Problem to work on: Find each line in the listing below that contains the word "viewer", and copy those lines.

Scene question listing:
++++++++
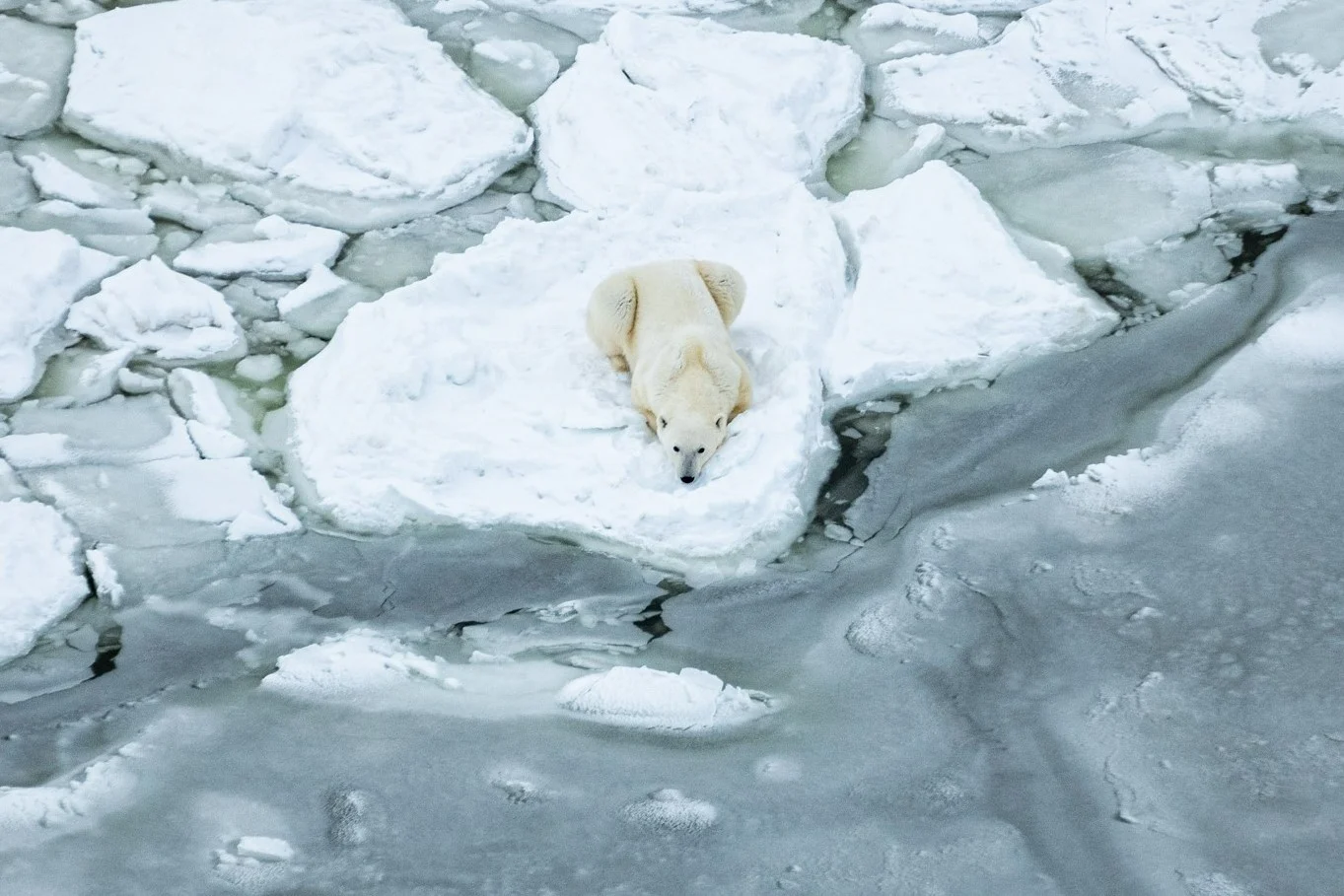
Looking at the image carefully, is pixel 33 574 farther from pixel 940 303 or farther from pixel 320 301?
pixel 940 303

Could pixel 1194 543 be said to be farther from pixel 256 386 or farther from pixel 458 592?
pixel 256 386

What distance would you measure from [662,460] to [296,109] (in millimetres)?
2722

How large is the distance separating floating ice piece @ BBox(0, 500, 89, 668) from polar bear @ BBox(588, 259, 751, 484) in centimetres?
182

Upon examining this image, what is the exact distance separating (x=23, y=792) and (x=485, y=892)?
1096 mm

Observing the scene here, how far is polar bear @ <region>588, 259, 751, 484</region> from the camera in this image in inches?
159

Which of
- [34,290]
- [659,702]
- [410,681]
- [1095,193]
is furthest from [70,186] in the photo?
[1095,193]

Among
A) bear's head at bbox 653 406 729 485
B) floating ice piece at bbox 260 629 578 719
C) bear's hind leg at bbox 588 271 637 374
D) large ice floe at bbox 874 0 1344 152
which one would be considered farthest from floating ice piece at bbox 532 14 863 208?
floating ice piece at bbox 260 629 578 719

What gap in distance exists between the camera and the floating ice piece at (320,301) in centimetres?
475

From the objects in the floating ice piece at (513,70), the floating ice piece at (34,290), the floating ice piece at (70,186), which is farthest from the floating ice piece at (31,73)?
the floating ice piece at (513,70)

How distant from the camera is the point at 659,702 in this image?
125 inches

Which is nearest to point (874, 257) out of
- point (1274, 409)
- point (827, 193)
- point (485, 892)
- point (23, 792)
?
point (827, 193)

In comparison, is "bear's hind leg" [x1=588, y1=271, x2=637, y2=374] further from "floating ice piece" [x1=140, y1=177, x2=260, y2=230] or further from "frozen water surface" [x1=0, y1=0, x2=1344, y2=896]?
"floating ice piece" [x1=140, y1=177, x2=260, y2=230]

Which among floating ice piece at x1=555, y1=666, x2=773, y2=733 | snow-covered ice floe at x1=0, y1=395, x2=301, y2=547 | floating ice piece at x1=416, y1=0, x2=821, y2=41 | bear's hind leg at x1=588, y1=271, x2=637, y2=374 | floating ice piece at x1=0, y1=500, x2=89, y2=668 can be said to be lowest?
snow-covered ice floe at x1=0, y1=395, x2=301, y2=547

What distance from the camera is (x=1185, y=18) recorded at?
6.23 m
++++++++
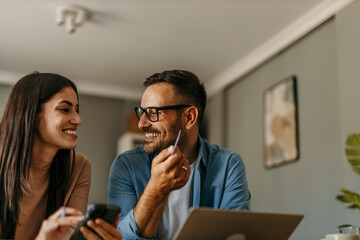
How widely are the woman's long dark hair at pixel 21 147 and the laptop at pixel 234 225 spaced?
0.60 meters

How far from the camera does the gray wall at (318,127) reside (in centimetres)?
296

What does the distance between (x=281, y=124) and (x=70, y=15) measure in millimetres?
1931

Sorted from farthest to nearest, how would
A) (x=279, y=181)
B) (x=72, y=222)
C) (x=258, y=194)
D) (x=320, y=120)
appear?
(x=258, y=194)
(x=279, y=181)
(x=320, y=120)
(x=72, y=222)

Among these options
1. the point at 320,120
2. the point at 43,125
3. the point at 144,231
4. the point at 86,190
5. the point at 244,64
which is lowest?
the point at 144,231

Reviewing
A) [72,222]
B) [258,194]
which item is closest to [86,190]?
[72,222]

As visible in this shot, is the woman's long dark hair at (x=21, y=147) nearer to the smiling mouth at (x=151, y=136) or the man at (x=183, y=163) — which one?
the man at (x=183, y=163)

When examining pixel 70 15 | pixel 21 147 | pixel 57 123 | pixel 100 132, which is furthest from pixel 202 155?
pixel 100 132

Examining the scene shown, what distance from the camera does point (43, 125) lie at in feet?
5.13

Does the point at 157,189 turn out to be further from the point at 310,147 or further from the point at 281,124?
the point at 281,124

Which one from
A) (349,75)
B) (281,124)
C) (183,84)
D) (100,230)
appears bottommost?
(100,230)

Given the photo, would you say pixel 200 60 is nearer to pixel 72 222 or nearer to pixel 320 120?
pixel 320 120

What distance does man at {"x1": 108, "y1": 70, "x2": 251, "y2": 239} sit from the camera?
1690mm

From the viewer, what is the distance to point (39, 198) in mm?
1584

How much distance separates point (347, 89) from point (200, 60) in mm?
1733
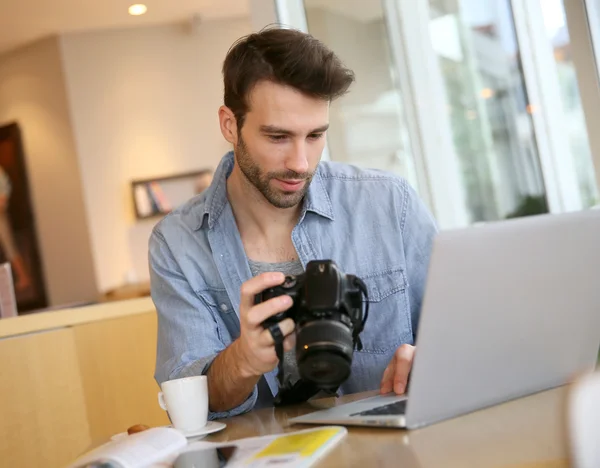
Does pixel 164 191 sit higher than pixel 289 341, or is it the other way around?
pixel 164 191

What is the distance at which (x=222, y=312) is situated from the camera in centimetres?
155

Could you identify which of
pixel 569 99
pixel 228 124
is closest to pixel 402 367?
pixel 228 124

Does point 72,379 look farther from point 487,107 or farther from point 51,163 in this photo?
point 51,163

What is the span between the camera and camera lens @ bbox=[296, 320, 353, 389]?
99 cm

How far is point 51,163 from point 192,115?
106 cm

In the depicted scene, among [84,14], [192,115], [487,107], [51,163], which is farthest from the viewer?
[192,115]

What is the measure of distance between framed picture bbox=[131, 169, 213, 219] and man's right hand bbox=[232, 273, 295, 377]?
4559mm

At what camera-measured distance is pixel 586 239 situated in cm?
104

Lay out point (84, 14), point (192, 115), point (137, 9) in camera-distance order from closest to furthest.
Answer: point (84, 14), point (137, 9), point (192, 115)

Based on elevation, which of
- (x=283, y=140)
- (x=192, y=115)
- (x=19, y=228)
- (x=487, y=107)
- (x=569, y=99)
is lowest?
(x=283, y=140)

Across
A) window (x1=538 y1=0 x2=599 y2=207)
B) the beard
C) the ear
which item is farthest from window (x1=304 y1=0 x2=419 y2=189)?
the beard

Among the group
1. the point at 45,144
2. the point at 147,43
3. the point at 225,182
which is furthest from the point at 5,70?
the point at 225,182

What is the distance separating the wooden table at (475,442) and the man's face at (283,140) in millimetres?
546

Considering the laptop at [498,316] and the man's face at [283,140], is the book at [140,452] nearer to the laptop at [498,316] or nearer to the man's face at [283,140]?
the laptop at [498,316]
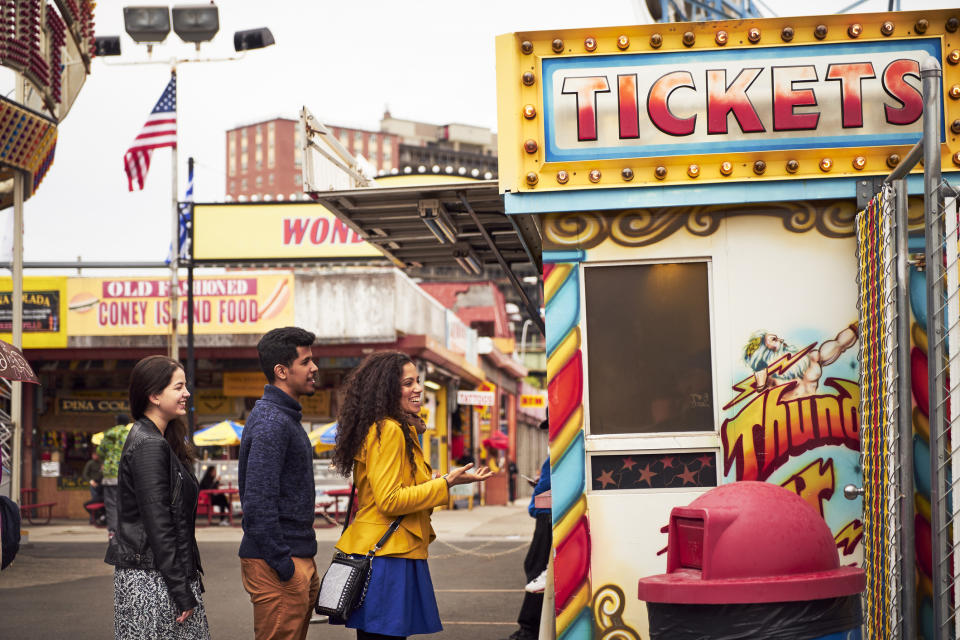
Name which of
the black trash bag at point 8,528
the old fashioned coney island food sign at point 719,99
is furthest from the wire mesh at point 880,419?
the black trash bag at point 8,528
++++++++
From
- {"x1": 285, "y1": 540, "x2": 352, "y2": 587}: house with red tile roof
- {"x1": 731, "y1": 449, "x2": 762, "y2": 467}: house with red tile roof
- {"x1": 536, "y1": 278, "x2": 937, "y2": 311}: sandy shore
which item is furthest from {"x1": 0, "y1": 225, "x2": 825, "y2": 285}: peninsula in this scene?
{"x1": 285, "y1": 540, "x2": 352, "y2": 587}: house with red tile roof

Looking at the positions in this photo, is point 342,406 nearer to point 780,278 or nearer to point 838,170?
++++++++
Result:
From the viewer, what is the distance to point (39, 198) in mm?
In the depicted scene, among [84,14], [192,115], [487,107], [51,163], which is farthest from the viewer?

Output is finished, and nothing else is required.